On September 14 - 15, the first
Hackaton Yandex will be held in Moscow, whose participants will create projects based on open public data using Yandex technology for two days and two nights.
For many years I have been engaged in the growing interest of Russian developers in working with open data. For this purpose, the competition Apps4Russia, organized by the non-profit partnership "Information Culture", was created. This year a nomination appeared in it for those who create applications on open data and Yandex technologies. These events pushed systematically to tell here about the history of open data, their sources, examples of use and many other important things.

')
This is a graph
from Learn eugenyboger . The fact that we can now find out the detailed election results for each polling station is the norm, and more recently this was not the case even in very developed countries.
Open Data: Background
There are several open data definitions. There is one that is given in Wikipedia: I translated it from English myself in order to cite it in a Russian-language article. There is a definition on the website of the Government, which is given
in the law . There are some more definitions, but the essence is as follows. Open data is information published by its own organizations (authorities, if it is open government data) provided in free form (ie, free of charge to non-binding licenses) and in machine-readable form suitable for repeated automatic processing. There are some criteria that define data as open. A
Creative Commons license is almost a prerequisite for open data.
In principle, open data is not a new phenomenon, it has long existed in different forms, and ideologies of openness for many years. Open source and free licenses appeared not five, not ten years ago, but much earlier. Especially in the scientific environment with its research, for the results of which it is important to be able to verify them, verify, publish and work with them in every way. Research is, as a rule, special formats that are exclusively — what we now call — machine-readable.
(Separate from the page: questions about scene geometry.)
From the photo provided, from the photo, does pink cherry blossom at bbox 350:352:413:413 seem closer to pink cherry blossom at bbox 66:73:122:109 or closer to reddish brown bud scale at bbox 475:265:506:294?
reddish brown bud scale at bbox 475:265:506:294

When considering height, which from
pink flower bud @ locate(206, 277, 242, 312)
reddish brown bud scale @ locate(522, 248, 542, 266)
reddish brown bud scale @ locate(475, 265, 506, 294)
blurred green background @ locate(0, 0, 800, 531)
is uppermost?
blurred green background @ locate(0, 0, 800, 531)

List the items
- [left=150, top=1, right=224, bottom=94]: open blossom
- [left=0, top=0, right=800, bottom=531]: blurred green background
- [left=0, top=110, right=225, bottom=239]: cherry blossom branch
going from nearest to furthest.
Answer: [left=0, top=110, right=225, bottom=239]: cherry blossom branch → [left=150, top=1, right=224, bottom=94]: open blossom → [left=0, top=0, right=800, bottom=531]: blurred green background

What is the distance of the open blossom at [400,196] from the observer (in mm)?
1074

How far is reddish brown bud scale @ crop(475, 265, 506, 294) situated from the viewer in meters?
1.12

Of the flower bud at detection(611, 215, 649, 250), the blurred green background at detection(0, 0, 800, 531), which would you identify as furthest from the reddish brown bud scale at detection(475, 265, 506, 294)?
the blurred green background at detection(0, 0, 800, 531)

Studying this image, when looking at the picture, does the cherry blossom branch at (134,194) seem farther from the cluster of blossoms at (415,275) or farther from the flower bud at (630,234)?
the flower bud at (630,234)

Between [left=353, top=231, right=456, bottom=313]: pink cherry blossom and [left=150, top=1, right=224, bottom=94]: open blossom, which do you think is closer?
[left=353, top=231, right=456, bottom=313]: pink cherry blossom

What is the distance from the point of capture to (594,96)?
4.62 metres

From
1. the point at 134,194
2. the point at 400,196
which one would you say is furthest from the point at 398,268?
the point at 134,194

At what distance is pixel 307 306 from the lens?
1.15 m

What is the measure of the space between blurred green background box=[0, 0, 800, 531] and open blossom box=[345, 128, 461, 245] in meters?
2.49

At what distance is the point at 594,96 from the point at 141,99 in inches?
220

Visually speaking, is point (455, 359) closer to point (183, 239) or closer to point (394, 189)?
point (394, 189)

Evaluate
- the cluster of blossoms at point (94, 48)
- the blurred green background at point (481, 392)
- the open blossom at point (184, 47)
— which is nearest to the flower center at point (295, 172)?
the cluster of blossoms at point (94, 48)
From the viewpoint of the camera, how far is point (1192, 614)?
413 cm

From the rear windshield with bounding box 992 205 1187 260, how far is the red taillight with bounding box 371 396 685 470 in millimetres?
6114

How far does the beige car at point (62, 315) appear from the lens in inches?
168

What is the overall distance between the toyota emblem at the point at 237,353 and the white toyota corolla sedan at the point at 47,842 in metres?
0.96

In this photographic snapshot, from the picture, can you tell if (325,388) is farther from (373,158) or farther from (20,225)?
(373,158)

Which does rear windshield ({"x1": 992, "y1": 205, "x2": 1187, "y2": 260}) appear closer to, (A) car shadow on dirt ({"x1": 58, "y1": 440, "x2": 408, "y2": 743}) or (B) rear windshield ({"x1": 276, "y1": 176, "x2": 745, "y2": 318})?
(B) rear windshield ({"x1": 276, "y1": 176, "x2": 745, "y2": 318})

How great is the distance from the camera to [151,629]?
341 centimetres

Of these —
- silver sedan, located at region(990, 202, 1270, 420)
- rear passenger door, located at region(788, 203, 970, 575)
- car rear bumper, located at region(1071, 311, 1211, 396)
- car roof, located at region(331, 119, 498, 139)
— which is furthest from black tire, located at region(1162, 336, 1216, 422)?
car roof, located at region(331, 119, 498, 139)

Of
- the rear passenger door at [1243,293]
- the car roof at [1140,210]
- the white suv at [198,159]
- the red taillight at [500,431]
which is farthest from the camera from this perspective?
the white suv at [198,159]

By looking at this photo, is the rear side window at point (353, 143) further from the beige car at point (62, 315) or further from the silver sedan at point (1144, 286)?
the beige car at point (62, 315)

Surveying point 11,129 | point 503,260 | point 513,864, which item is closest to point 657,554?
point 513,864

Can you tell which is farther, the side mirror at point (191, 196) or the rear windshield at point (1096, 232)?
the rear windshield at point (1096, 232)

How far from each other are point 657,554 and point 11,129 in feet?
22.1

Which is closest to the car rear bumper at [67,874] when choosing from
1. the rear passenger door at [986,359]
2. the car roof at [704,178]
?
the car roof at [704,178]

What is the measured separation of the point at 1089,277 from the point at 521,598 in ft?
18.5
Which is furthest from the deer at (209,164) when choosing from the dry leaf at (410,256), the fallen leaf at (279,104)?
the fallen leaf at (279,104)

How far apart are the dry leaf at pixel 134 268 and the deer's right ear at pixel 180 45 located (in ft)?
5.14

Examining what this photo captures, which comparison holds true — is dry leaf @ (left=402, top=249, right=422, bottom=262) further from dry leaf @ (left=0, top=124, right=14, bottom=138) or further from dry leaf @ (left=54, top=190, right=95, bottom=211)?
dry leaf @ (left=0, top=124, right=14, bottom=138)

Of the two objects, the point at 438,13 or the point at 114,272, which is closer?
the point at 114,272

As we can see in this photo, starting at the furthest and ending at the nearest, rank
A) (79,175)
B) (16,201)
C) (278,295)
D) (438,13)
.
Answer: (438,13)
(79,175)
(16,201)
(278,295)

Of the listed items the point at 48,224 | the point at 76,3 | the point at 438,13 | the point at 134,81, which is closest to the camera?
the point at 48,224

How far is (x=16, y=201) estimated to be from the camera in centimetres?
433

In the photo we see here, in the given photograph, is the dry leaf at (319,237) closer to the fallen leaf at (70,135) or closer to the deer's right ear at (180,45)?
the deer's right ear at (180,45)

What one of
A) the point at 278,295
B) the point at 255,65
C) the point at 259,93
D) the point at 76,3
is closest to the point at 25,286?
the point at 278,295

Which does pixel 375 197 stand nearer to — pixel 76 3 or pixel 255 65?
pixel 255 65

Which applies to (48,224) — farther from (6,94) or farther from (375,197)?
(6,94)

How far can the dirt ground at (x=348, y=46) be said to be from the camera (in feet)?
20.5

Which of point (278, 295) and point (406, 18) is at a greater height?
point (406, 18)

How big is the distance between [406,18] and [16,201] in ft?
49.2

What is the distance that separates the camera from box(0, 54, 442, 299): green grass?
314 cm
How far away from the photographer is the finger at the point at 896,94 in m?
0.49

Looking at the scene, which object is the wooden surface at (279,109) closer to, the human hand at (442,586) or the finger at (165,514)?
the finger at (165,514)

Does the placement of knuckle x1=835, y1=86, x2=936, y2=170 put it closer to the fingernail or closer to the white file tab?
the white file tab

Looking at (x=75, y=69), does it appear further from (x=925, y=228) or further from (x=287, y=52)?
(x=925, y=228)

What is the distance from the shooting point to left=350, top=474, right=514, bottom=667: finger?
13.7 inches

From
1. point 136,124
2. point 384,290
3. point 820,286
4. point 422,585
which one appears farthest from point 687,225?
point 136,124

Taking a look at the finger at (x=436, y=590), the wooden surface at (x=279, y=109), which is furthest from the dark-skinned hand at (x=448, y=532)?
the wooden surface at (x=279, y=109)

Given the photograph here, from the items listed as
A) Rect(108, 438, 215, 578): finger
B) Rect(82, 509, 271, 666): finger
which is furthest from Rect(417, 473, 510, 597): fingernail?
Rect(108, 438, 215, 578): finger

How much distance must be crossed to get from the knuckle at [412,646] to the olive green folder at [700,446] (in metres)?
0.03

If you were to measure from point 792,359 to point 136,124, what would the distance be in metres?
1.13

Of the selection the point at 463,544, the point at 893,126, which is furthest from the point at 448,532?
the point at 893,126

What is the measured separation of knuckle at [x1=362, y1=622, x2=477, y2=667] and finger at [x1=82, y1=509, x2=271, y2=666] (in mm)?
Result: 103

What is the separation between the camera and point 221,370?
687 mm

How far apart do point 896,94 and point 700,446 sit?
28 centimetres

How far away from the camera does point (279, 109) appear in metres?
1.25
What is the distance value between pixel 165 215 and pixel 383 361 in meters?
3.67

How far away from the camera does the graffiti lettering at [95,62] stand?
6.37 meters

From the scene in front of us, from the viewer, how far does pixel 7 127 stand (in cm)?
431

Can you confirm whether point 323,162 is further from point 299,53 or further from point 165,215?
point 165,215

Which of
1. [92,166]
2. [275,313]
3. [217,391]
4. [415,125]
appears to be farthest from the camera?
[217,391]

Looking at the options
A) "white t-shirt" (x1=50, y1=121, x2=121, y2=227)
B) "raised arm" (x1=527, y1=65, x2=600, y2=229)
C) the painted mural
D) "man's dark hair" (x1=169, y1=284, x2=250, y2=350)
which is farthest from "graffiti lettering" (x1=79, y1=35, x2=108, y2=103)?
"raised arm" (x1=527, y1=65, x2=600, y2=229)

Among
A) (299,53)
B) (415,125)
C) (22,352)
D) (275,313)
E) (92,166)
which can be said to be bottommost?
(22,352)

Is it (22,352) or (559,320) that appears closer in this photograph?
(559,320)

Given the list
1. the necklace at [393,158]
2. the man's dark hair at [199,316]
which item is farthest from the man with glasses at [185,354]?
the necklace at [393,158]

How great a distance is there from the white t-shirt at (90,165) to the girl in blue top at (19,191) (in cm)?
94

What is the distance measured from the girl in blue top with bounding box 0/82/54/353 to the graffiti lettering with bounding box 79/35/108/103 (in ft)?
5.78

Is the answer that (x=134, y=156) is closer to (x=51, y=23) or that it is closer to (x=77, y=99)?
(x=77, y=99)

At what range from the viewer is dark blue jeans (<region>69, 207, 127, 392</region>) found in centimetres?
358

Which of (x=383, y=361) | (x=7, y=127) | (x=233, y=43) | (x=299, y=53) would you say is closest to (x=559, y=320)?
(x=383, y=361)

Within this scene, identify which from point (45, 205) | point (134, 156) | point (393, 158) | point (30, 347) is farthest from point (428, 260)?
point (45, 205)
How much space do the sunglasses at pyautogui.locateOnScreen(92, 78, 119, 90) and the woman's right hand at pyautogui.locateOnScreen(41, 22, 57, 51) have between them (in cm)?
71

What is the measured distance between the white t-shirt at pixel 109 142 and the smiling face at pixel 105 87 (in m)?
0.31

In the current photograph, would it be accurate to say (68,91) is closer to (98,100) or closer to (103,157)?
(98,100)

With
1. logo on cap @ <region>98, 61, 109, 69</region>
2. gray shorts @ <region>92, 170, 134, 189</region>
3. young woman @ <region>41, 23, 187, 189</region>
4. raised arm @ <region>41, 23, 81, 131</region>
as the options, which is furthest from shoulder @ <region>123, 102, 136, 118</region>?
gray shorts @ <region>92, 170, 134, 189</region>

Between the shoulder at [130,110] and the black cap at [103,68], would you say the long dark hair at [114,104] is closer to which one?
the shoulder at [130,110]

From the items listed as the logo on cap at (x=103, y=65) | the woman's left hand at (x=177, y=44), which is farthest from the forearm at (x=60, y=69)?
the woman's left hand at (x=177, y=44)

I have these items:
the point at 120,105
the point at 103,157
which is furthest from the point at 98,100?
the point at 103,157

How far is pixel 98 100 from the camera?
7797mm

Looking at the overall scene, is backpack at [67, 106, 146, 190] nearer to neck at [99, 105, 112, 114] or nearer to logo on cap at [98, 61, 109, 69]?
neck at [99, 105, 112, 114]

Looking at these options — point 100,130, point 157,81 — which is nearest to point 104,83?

Nowadays, developed countries around the world seek openness in various forms. In June of this year, at a meeting of the G8 in the UK, the host country offered to sign the
Charter of Open Data . She, too, was signed by Russia. The main principles that are spelled out in the Charter are the openness of data by default, their timely publication in machine-readable form, transparency and the obligation to ensure the conditions in which developers will create applications based on open data.
“Accumulating huge amounts of data, government and business do not always share them so that they can be easily found, used and understood. These are missed opportunities. We are at a turning point that foreshadows a new era. People will be able to use open data to generate ideas and create services that will make our world a better place, ”the Charter says.
Now all G-8 countries must declare their willingness to disclose information on the level of crime, the register of companies, land transactions. The leaders in this matter, of course, are Britain and the USA, which have been doing this for many years. But now many countries of the world, including Russia, have begun to publish open data.
This was also influenced by the growth of all technological companies, and from this the growth of data value, the growth of the knowledge economy, the emergence of such large companies as Yandex, whose entire business is based on freedom of information. If every site on the Internet was paid, and the data would be impossible to aggregate, the problem of open data could not appear. Working with the public domain information has affected this very much.
As a result, several trends came together, and this very phenomenon appeared - freedom of access to information and open data. It lies in the fact that information created in the first place by the state, and in general by anyone, should in principle be available and, moreover, so that it can be reused. If someone has conducted some research, and its results are presented in the table, we should get not a picture, but a table as it is, so that we can test it, use it, and can even make a business based on these results. If the state discloses some information about its activities, then it is useful for citizens not only to know about it, but also to do something based on it. Maybe it will have a social effect, maybe it will have an economic effect, maybe it will be the effect of “civil control”, “civil anti-corruption”, etc. But still it is an economic effect, albeit in a slightly different form. Portals of open data, on which they spread huge amounts of information generated by the state, are mainly created by governments. You can make something interesting and useful out of it - this is how the ideology of openness transforms into concrete products.
But everything went not from officials and the state, but from people who started doing this much earlier. In Britain, before the open data portals appeared, there were a bunch of different small groups of developers who began to do projects like “let's link the state” - a rewired state. Or, for example,
ScraperWiki has long existed - a special engine with the help of which anyone who has a little programming in python can write programs and scripts and retrieve data from sites.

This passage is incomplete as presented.